Câmara dos Deputados debate criação da Comissão Nacional Indígena da Verdade

Câmara dos Deputados debate criação da Comissão Nacional Indígena da Verdade

A criação da Comissão Nacional Indígena da Verdade (CNIV) será o tema central de uma audiência pública agendada para o dia 17 de novembro na Câmara dos Deputados. A iniciativa, proposta pela deputada federal Sônia Guajajara, busca atender a uma demanda histórica dos povos originários que reivindicam um aprofundamento nas investigações sobre as violações de direitos humanos ocorridas durante o período da ditadura militar no Brasil.

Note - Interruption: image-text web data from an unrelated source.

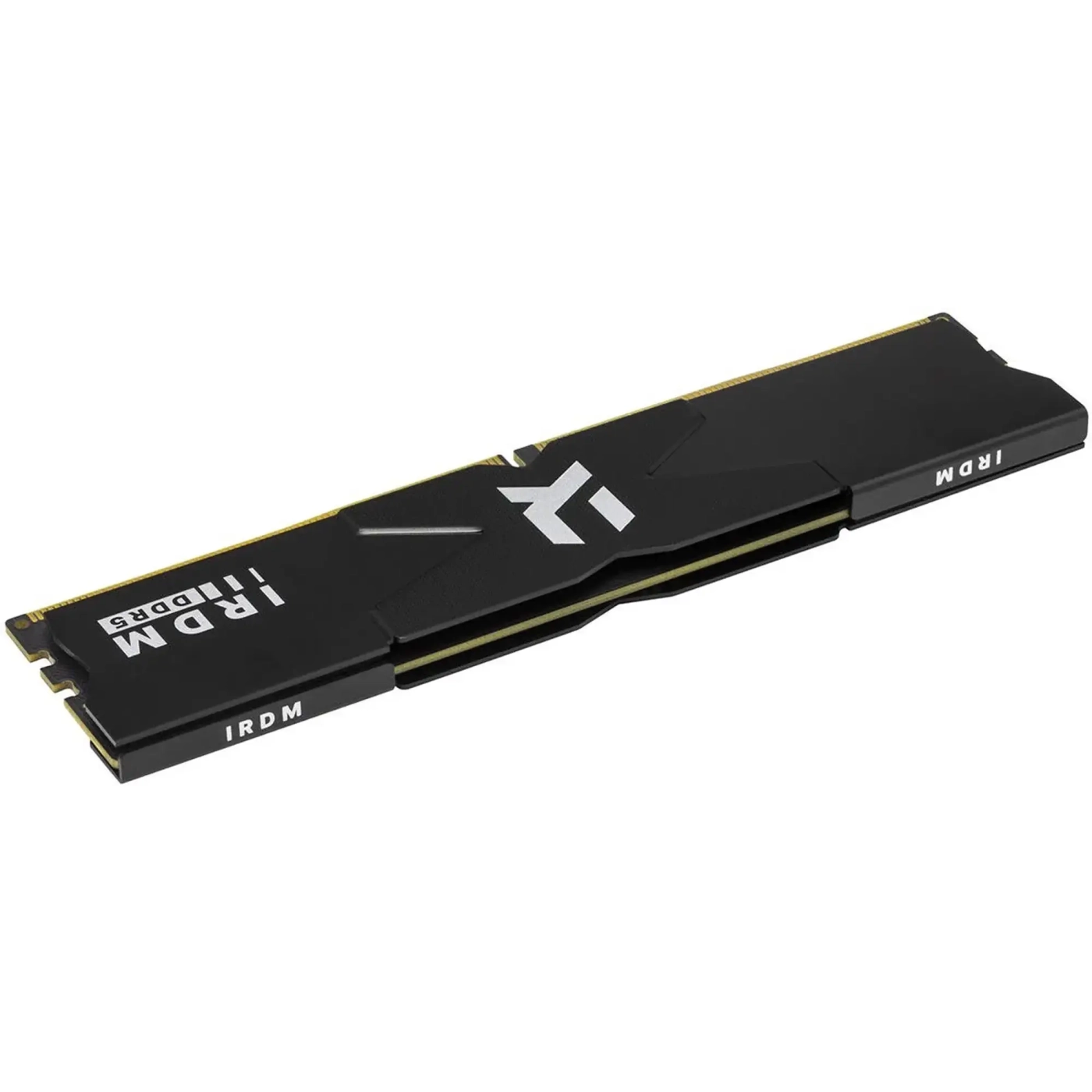 Купить Модуль памяти Goodram IRDM DDR5-6000 32GB (2x16GB) (IR-6000D564L36S/32GDC) - фото 2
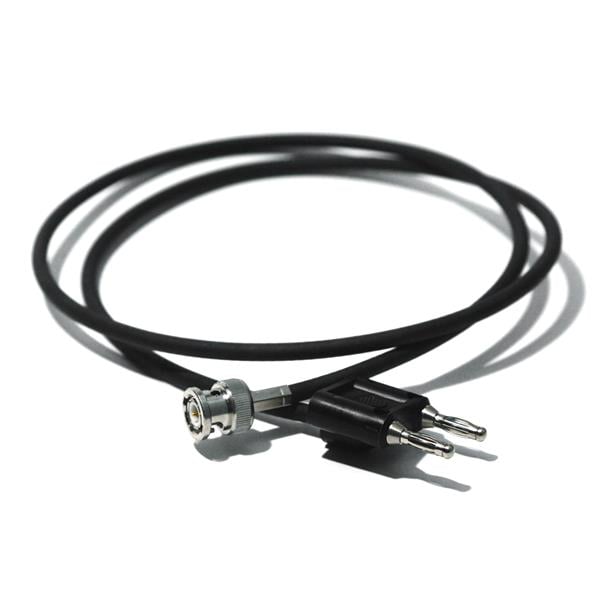 wholesale BU-5070-B-12-0 RF Cable Assemblies supplier,manufacturer,distributor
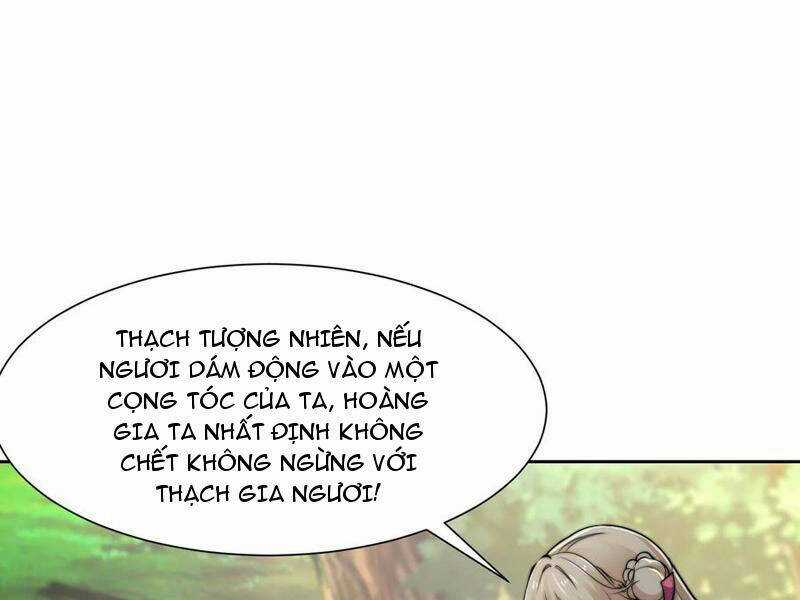 Tân Hỗn Độn Kiếm Thần - Chapter 107 - Trang 33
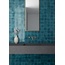 Equipe Menorca 10x10, ceramic, Spain, crackle - interior photo 5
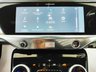 USED 2021 71 JAGUAR I-PACE 400 90kWh Black SUV 5dr Electric Auto 4WD (400 ps) NAV, DAB, LEATHER TRIM, GLASS ROOF!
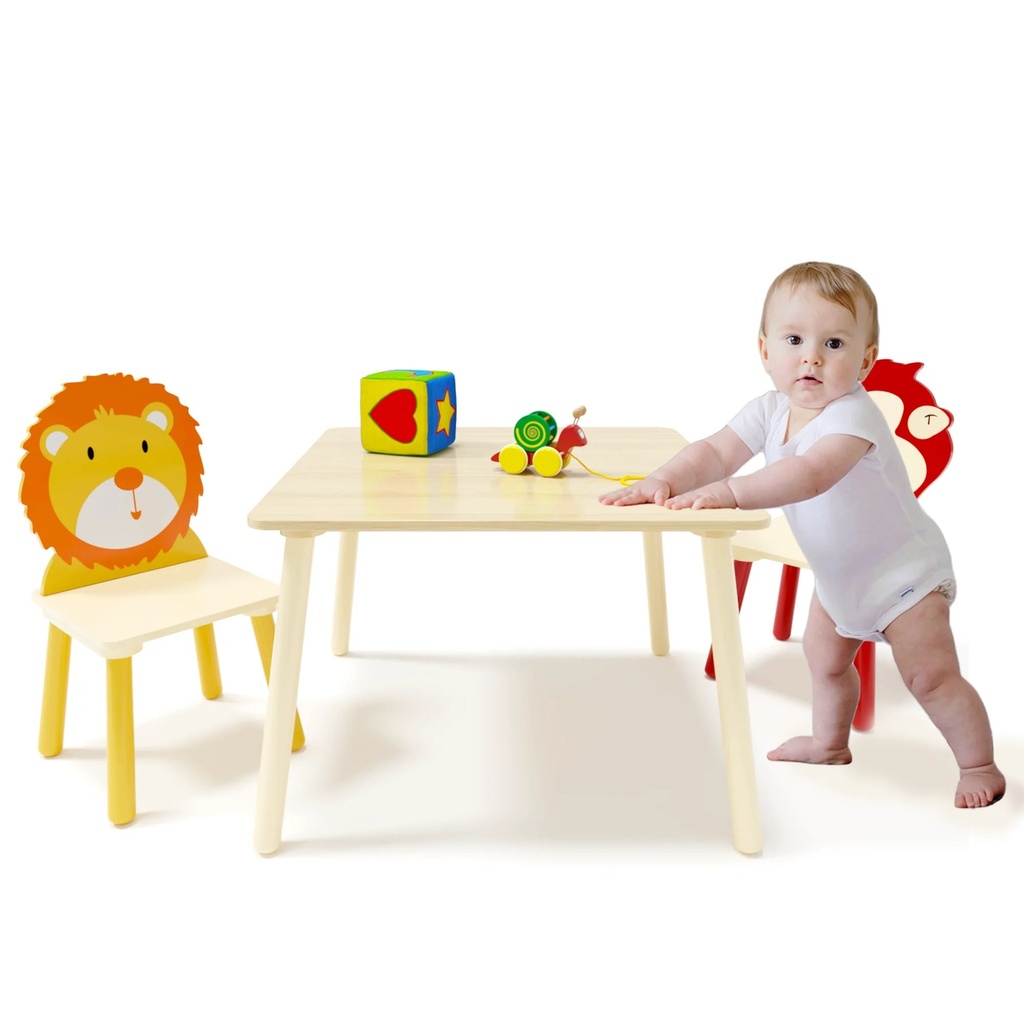 kids-table-and-2-chairs-set-3-piece-toddler-wooden-activity-play-table-setlion-monkey-06-e8d35225e403d36b3c0d37d025580fc6.jpg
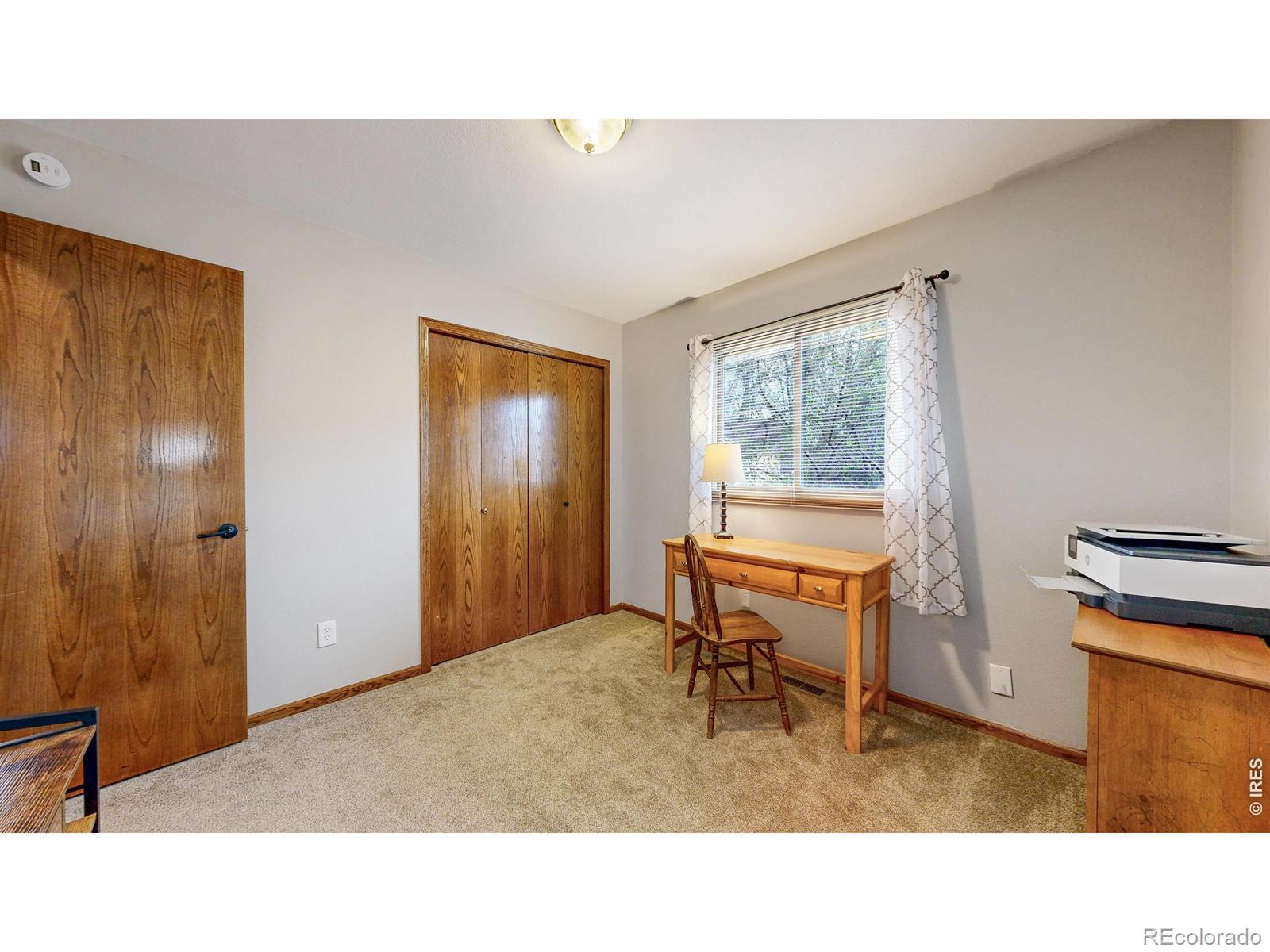 MLS Image #24 for 4336  arcada court,fort collins, Colorado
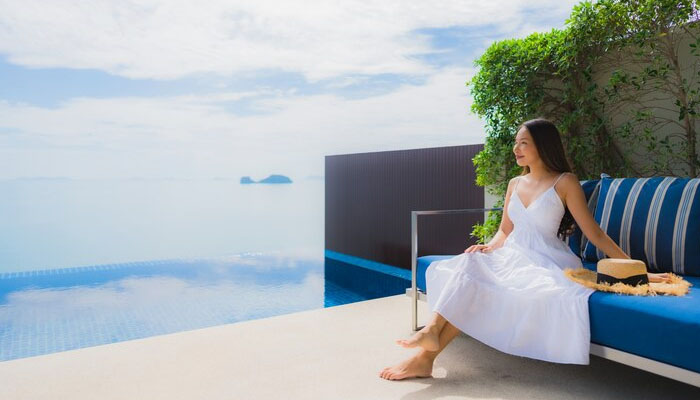 luxury-family-andaman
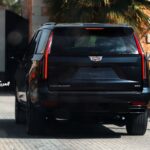 cadillac-escalade-2021-18-3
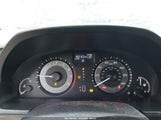 HONDA ODYSSEY EX 5FNRL5H49FB007350 снимка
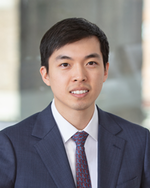 David Jin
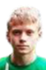 https://img.833zhiboos.com.cn/img/football/player/b3450cf061385805f1a7a167f285be7e.png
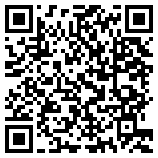 QR Code for Township of Stafford in Manahawkin, NJ 08050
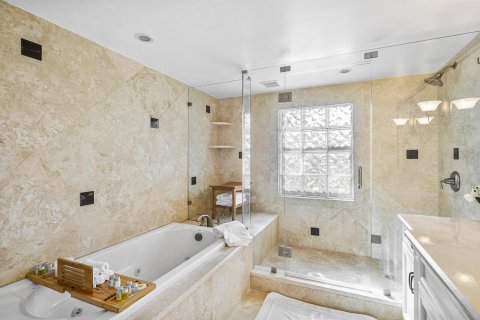 Casa en alquiler en Delray Beach, Florida, 3 dormitorios, 252.79 m2 № 2087687 - foto 24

O debate foi formalizado por meio do Requerimento nº 86/2026, aprovado pela Comissão da Amazônia e dos Povos Originários e Tradicionais. O objetivo principal é coletar novos elementos que comprovem ações de violência estatal, contando com o apoio de entidades como a Articulação dos Povos Indígenas do Brasil (Apib), que defende a necessidade de uma apuração mais abrangente do que a realizada anteriormente.

Ampliação das investigações sobre violações históricas

A proposta da CNIV surge como uma resposta à insuficiência do relatório final da Comissão Nacional da Verdade (CNV), concluído em 2014. Embora reconhecido pelo movimento indígena, o documento original focou nos impactos sofridos por apenas dez povos, um recorte considerado restrito diante da diversidade e da extensão dos danos causados a centenas de comunidades em todo o território nacional.

As violações documentadas incluem episódios de escravização, tortura, estupros, envenenamentos e remoções forçadas de terras. Estima-se que, entre 1964 e 1985, cerca de 8.350 indígenas tenham sido assassinados. A nova comissão pretende não apenas documentar esses crimes, mas também responsabilizar o Estado brasileiro pela omissão e conivência de órgãos como o antigo Serviço de Proteção aos Índios (SPI).

Legado e a luta pela memória dos povos originários

O jornalista Marcelo Zelic, falecido em 2023, foi uma figura central na denúncia das lacunas do relatório da CNV. Zelic, que integrou o Grupo de Trabalho Indígena, criticou duramente a síntese inicial do documento, argumentando que a omissão estatal facilitou a continuidade de práticas violentas. Seu trabalho, consolidado no projeto Armazém Memória, serve hoje como base para as novas demandas de reparação.

A estrutura sugerida para a CNIV prevê uma coordenação-geral integrada por órgãos estatais, lideranças indígenas e entidades de direitos humanos. A proposta inclui a criação de uma Rede de Comissões da Verdade Indígena, que contaria com o apoio de universidades para realizar levantamentos territoriais, sociais e culturais, garantindo que o direito à memória seja efetivamente assegurado.

Para a deputada Sônia Guajajara, a formalização desta comissão é um passo fundamental para o fortalecimento democrático do país. A parlamentar sustenta que o reconhecimento das violências passadas é o único caminho para a construção de políticas de reparação integral, impedindo que os abusos contra as populações tradicionais voltem a ocorrer na história brasileira.